Finalement, après plusieurs expéditions scientifiques majeures, tant par les moyens déployés que par la communication autour de celles-ci, à l’instar de l’expédition Arktika de 2007, les autorités russes estiment être, à présent, en mesure, au vu des éléments et des arguments présentés le 4 août dernier, de justifier leur droit sur les ressources situées au sein des territoires revendiqués.
La démarche réalisée le 4 août n’est que la continuation d’une démarche engagée depuis plus d’une décennie.
« Le droit est le souverain du monde » (Mirabeau)
La requête de Moscou s’inscrit dans un contexte quelque peu troublé, notamment du fait de la crise ukrainienne. Elle n’en reste pas moins juridiquement recevable, conformément à la Convention des Nations Unies sur le droit de la mer ou Convention de Montego Bay de 1982. En effet, celle-ci met en avant la possibilité pour un Etat côtier d’accroître sa juridiction, sur son plateau continental, au-delà des 200 miles nautiques définis dans le cadre d’une zone économique exclusive ou ZEE (5). Dans cette perspective et dans l’hypothèse d’une approbation des revendications russes par la Commission des Limites du Plateau Continental des Nations Unies, les ambitions de Moscou en Arctique se trouveraient, en partie, légitimées sur la base d’une reconnaissance par le droit.

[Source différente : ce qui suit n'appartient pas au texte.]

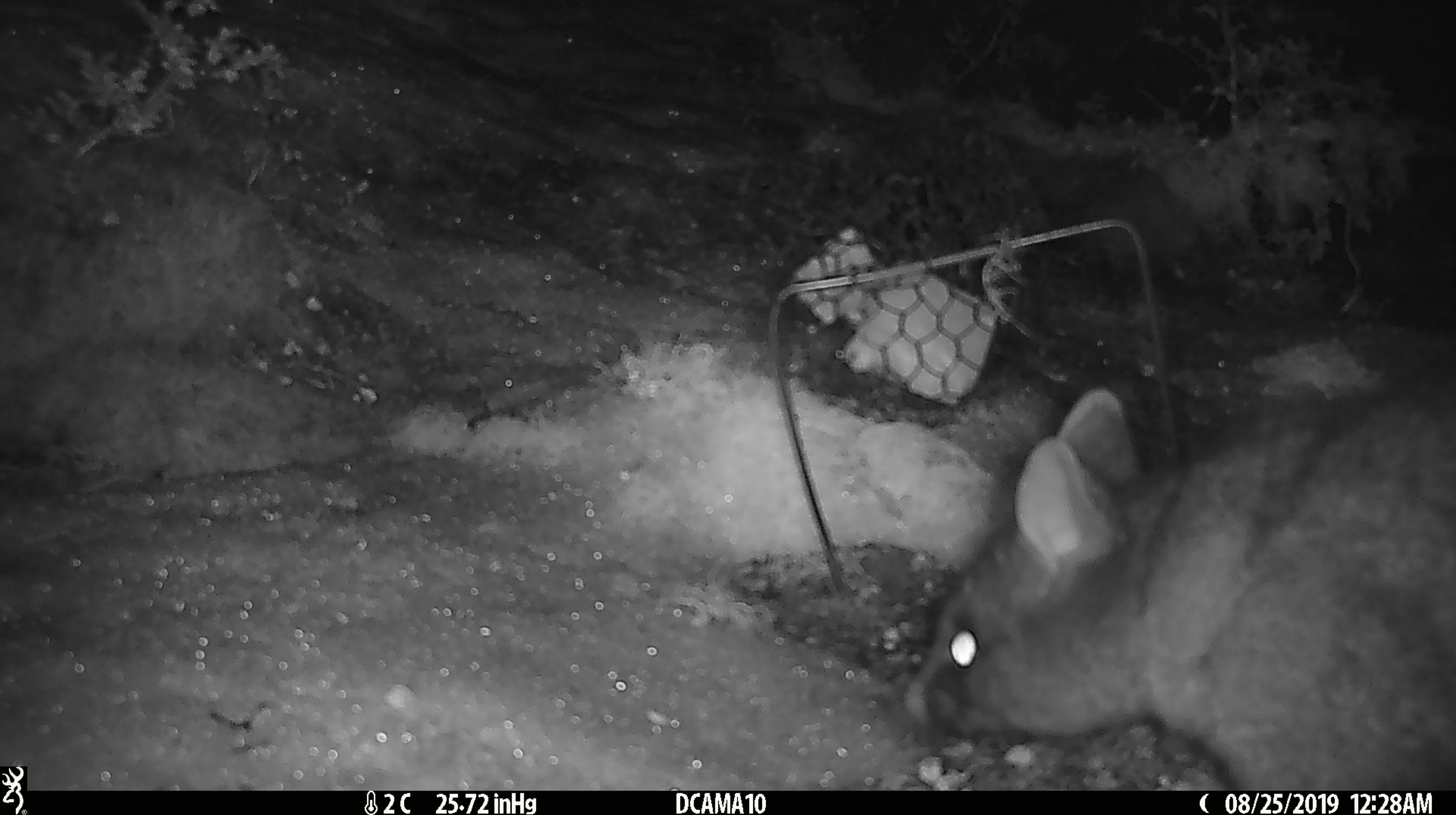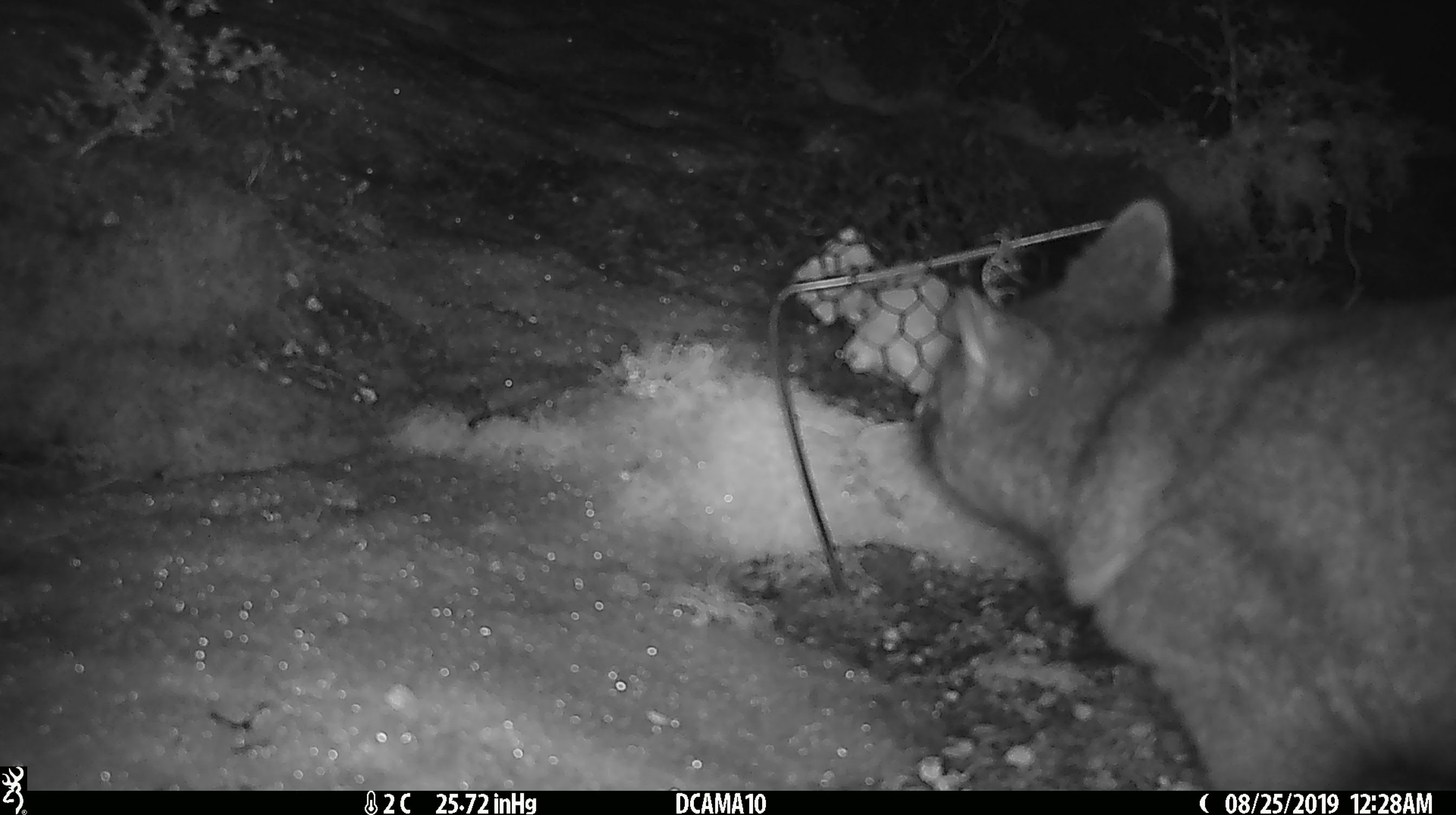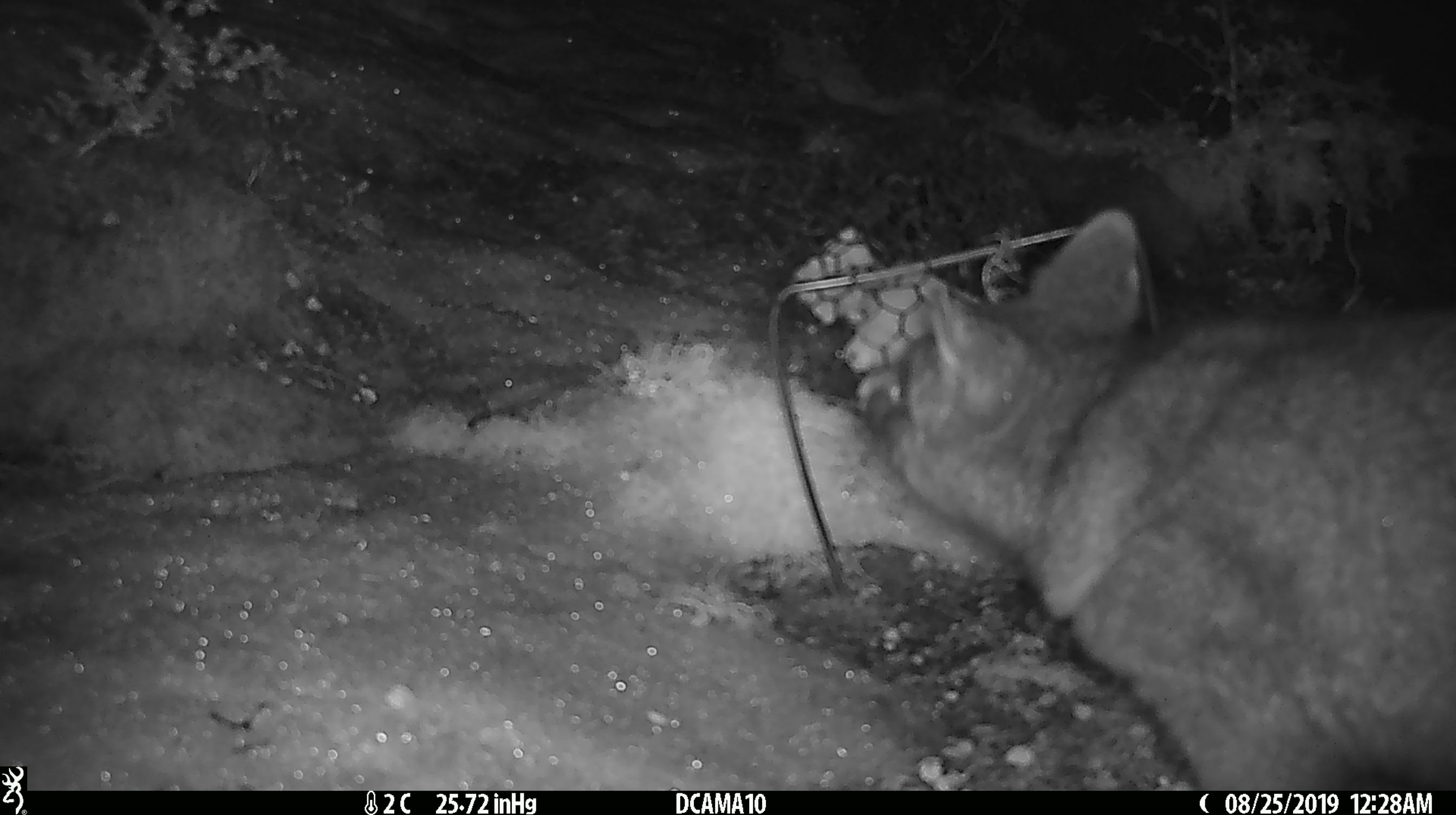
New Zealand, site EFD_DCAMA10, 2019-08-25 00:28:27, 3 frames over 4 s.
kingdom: Animalia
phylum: Chordata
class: Mammalia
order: Diprotodontia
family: Phalangeridae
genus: Trichosurus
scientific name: Trichosurus vulpecula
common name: common brushtail possum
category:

Cette configuration est difficilement acceptable inconcevable pour les autres Etats riverains, à l’instar du Danemark ou encore du Canada, qui se livrent à une compétition poussée en matière d’expansion territoriale (cf. papiers à venir sur ce site).
Des enjeux économiques colossaux
Au-delà des considérations purement géographiques, la demande de la Russie est évidemment liée à l’acquisition de nouvelles ressources à exploiter, la richesse des sous-sols de l’Arctique n’étant plus à démontrer. Selon certaines estimations, à la clé de la requête russe auprès des Nations Unies, l’accès à d’importantes ressources, notamment en hydrocarbures, pour un total évalué à près de 4.9 milliards de tonnes (6). Un potentiel qui permettrait à Moscou d’affirmer considérablement son statut de puissance énergétique sur la scène internationale.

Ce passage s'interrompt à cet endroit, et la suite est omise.